任务要求
下面的条目里，哪些行含有字符串“bbox”？请把这些行逐一摘录出来。

输入数据
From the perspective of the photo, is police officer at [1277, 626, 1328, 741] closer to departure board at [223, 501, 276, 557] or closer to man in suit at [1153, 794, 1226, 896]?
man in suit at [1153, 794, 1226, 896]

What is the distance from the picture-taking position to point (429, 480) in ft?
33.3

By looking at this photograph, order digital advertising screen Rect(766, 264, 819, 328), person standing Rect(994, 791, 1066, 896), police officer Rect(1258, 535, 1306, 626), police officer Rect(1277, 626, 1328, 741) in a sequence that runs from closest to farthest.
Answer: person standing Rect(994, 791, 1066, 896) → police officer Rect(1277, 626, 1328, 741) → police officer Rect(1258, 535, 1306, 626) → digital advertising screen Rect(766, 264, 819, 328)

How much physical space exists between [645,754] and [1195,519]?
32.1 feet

* * *

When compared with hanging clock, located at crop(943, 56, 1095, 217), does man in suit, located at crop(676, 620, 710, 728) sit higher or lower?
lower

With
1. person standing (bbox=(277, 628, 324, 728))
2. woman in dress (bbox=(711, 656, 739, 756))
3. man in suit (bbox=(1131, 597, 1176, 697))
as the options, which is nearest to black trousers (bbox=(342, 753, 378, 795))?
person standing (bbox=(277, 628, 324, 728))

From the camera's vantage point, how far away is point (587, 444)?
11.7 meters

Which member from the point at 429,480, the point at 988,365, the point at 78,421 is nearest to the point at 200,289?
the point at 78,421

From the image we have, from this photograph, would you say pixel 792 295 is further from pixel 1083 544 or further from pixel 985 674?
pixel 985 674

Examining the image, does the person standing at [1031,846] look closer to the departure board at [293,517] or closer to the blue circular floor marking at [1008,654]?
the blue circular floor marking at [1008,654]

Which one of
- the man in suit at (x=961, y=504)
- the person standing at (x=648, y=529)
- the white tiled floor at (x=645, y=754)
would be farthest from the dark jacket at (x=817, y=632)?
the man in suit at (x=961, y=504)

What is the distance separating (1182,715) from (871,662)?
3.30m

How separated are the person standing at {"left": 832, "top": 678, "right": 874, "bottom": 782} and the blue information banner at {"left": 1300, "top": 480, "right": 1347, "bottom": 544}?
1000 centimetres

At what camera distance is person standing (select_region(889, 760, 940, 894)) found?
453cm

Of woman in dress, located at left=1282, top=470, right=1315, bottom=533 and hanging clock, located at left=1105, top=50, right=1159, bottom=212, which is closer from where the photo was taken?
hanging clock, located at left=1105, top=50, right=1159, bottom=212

* * *

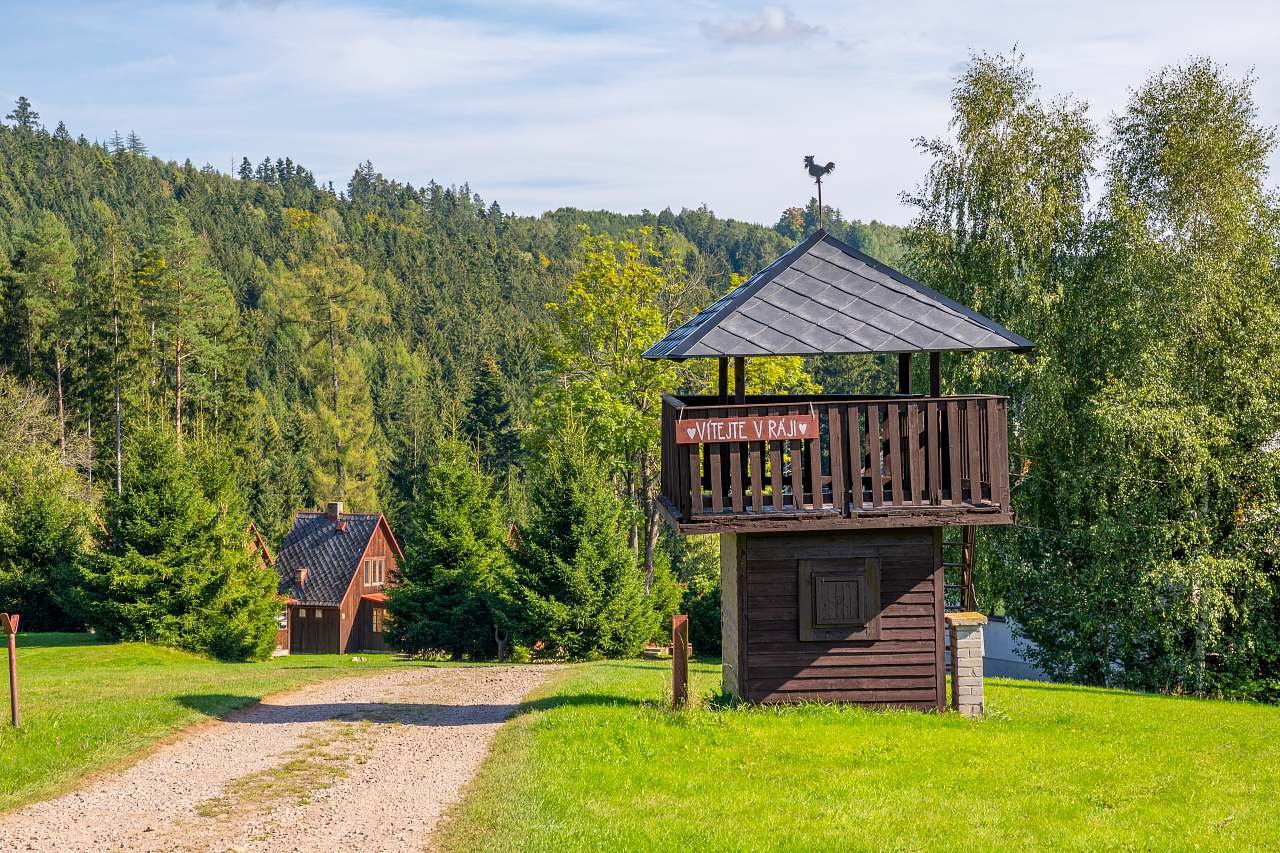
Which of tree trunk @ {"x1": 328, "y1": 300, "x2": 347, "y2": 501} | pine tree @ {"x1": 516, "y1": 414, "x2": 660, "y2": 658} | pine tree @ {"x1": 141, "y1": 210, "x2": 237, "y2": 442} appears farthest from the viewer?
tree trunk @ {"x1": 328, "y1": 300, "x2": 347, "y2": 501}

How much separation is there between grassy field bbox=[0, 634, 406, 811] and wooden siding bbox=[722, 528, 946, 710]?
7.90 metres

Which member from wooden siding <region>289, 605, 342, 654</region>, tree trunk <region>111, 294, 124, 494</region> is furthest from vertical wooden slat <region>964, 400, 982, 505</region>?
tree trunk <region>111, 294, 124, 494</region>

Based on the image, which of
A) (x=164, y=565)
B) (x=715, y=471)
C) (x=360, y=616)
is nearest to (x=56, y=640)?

本题答案
1. person standing (bbox=(277, 628, 324, 728))
2. woman in dress (bbox=(711, 656, 739, 756))
3. man in suit (bbox=(1131, 597, 1176, 697))
as the options, which is nearest to black trousers (bbox=(342, 753, 378, 795))?
person standing (bbox=(277, 628, 324, 728))
How much separation is there between grassy field bbox=[0, 634, 406, 811] and wooden siding bbox=[722, 528, 946, 710]?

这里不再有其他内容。